You can’t guarantee a fixed or minimal density of points during iteration. This lack of guaranteed precision is most painful if you’re working with approximations and margins of error.

Imagine you’re looking for a specific point (e.g. one third) or an intersection of your spline. It has one very long and many short spans. If you want to be precise on the long span you’ll end up spending the unnecessarily big efforts on the shorter spans. And there’s still no guarantee that you’ll find what you’re looking for within the margin of error.

iteration by fixed units

Luckily for us there’s another method provided by the API where you can iterate only points of a specific span. This way we can move our precision calculation to the level of spans and bypass the equal point division between spans.

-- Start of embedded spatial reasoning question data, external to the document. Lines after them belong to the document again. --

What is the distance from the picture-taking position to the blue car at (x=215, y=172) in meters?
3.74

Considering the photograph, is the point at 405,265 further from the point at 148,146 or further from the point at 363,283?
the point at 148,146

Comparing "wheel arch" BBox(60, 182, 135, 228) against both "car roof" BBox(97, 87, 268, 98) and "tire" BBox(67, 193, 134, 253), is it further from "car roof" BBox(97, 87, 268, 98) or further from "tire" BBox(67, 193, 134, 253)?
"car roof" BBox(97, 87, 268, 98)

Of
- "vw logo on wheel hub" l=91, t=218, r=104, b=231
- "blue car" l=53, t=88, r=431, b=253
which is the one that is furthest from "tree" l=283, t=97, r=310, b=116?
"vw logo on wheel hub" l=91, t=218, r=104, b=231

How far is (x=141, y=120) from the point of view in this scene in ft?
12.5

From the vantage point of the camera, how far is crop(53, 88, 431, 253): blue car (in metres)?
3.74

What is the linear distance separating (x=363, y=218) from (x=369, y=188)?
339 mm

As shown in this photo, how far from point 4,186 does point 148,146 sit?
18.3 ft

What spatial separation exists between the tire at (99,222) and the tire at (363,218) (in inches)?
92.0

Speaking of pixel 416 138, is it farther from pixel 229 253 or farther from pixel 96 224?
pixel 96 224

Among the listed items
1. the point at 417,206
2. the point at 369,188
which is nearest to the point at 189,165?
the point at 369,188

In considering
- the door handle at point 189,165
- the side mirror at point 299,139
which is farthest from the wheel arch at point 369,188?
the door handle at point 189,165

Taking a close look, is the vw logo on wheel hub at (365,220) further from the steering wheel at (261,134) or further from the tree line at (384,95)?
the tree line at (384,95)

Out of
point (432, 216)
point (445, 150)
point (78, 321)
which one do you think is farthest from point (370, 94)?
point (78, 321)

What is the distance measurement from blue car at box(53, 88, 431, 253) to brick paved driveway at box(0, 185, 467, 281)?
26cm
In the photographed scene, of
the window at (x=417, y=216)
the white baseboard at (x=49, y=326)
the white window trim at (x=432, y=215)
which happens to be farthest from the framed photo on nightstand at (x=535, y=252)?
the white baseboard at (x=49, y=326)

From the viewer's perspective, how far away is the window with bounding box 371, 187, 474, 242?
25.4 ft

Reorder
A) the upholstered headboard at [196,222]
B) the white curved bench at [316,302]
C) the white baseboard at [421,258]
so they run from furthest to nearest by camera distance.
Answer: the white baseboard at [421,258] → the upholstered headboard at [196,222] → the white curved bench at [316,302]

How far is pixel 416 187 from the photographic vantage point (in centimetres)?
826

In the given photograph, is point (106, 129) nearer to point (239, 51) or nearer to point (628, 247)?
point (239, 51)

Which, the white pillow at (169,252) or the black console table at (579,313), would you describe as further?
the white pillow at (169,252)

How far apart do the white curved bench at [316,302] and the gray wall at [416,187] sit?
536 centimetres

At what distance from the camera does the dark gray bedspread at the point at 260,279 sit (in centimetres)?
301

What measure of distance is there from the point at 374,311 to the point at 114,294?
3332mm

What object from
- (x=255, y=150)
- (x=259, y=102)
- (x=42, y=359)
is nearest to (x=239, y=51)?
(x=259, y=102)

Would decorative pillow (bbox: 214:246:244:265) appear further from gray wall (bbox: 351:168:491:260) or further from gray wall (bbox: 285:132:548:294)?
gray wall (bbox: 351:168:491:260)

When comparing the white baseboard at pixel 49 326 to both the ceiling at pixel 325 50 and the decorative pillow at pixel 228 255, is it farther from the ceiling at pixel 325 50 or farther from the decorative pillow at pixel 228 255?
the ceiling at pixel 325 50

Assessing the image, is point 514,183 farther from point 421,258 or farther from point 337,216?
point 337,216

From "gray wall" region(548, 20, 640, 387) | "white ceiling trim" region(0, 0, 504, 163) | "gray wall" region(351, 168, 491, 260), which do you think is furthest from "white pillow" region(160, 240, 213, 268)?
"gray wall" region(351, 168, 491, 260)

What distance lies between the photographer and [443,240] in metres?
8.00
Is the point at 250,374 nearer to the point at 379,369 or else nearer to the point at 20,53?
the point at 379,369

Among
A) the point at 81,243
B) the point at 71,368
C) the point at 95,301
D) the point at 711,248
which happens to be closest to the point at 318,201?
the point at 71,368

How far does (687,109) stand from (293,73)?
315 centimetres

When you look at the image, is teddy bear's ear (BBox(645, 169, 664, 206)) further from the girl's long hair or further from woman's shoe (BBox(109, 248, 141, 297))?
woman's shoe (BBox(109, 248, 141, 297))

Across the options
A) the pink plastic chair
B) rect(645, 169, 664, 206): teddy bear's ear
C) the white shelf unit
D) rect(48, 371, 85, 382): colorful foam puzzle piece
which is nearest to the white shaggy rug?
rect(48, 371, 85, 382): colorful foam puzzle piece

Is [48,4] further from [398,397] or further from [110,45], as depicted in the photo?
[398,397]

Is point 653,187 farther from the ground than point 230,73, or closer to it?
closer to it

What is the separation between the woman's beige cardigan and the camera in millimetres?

This will require quite some additional logic to keep track of where we are in the spline and what precision we should use in each span.

the result

SinglePointSplineIterator iterator = new SinglePointSplineIterator(path);
SplinePoint splinePoint;

while ((splinePoint = iterator.getNext()) != null) {
    shapeRenderer.circle(splinePoint.point.x, splinePoint.point.y, height);
}

Capture4

The code (alongside with other Catmull-Rom utilities) is available on GitHub. There’s an XFlatSpline class using the iterator (here’s why) and a desktop demo where you can try it for yourself. As a QoL improvement there’re separate single– and double point iterators available as in many cases you’ll need the current and previous points as well during iteration.